**The task**
Copy the passage on open rotor noise, starting at the words "Among the different" and ending after "important challenge: noise.", and swap "airliners" for "aircraft".

**Passage for review**
Among the different options of future commercial airliners, the counterrotating open rotor (CROR) offers efficiency and fuel consumption reduction that could be as high as 40 %. For this architecture to see the light of day, EU-funded researchers tackled an important challenge: noise.

While enabling a dramatic increase in engine performance, the absence of casing and nacelle limits blade-off protection and noise shielding possibilities. It is only through new technology studies and extensive validation that these hurdles can be overcome. To work on this, researchers initiated the project NAA-CROR (Numerical aero-acoustic assessment of installed counter rotating open rotor (CROR) power plant). They proposed a powerful new approach to predict the far-field radiated noise through a hybrid computational aeroacoustics (CAA) / computational fluid dynamics (CFD) method. CAA is a well-established approach for the analysis of noise generated by turbulent flows. The critical issue was delivery of a fast and accurate numerical solver for unsteady flows – a CFD tool for identifying the primary noise sources. While CFD can predict the source flow field, CAA serves to analyse the resulting acoustic field. During the project's four-year lifetime, researchers completed the development of an integrated CFD/CAA simulation system. The system is capable of fully capturing installation effects such as the interaction between the pylon/nacelle and the two rotors. The new approach for unsteady flow analysis has already been used in multistage turbomachinery configurations. Compared to fully unsteady simulations, it allows a significant speed-up leading to a gain in the central processing unit performance of two to three orders of magnitude. To validate the numerical approach and simulation results for selected CROR configurations, researchers investigated the effects of boundary layer transition. All calculations simulate unsteady flow based on a non-linear harmonics method developed for this purpose. Delayed transition was found to have a weak effect on engine aerodynamics and aeroacoustics. Both pre- and post-test aeroacoustic calculations have also been performed for a model-scale CROR, tested in a transonic wind tunnel. The results were compared and proved that the new method enables accurate predictions at a very low computational cost. The NAA-CROR project has opened up a window of opportunity for market uptake of CROR engines. Project results are in line with targets set by the Advisory Council for Aviation Research and Innovation in Europe (ACARE) to cut carbon dioxide emissions by 50 % and perceived noise by 10 dB between the years 2000 and 2020.

**Available data**
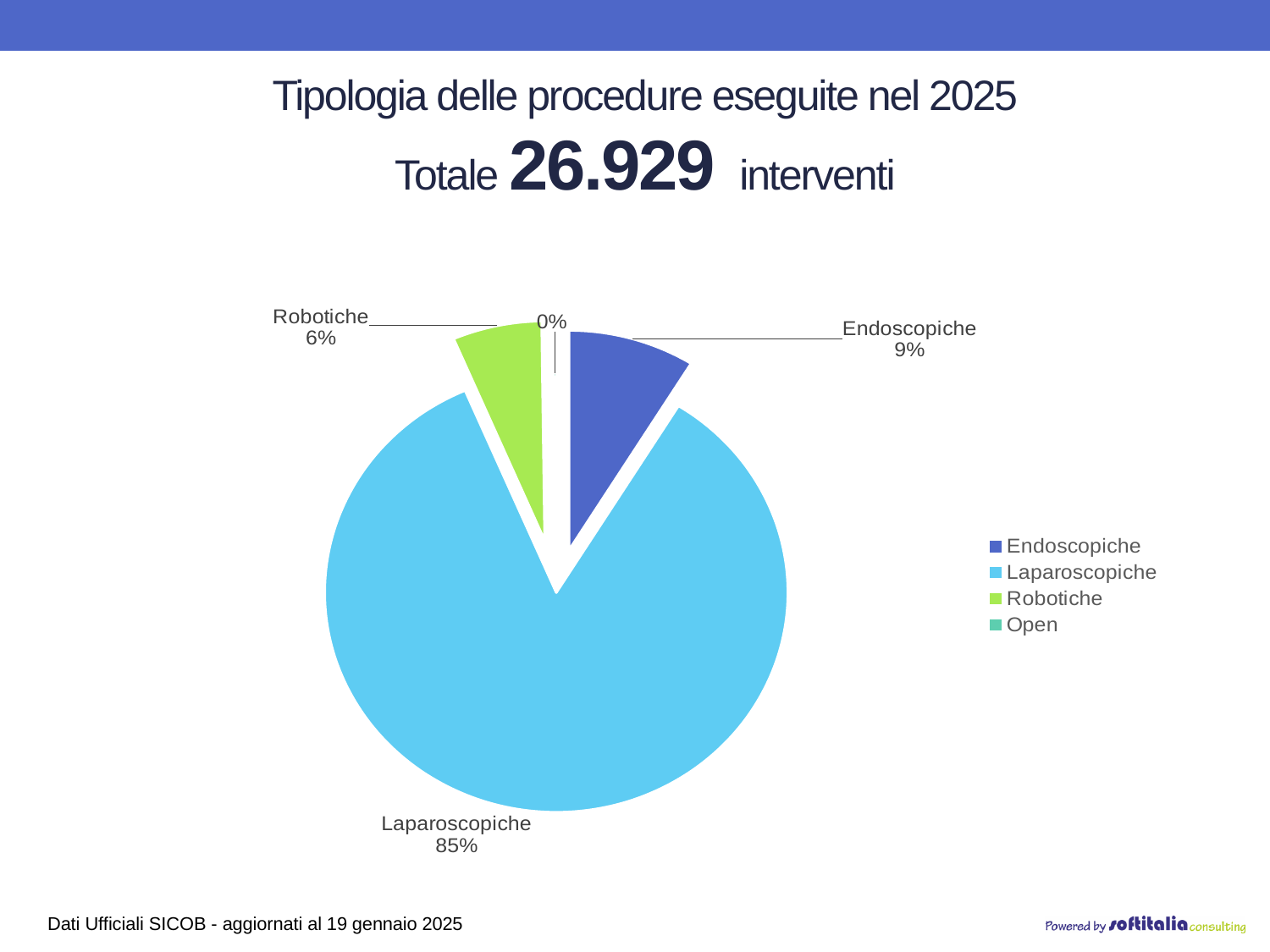
What share of the pie does Laparoscopiche represent? 85% What share of the pie does Endoscopiche represent? 9% Which category has the smallest slice of the pie? Open What percentage is shown for the Open slice? 0% What total number of interventions is stated in the slide title? 26.929 How many categories does the legend list? 4 What colour is the Laparoscopiche slice? light blue What is the difference in percentage points between the Laparoscopiche and Endoscopiche slices? 76 What share of the pie does Robotiche represent? 6% Which category has the largest slice of the pie? Laparoscopiche What kind of chart is shown on the slide? pie chart Which is larger, the Endoscopiche slice or the Robotiche slice? Endoscopiche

**The completed task**
Among the different options of future commercial aircraft, the counterrotating open rotor (CROR) offers efficiency and fuel consumption reduction that could be as high as 40 %. For this architecture to see the light of day, EU-funded researchers tackled an important challenge: noise.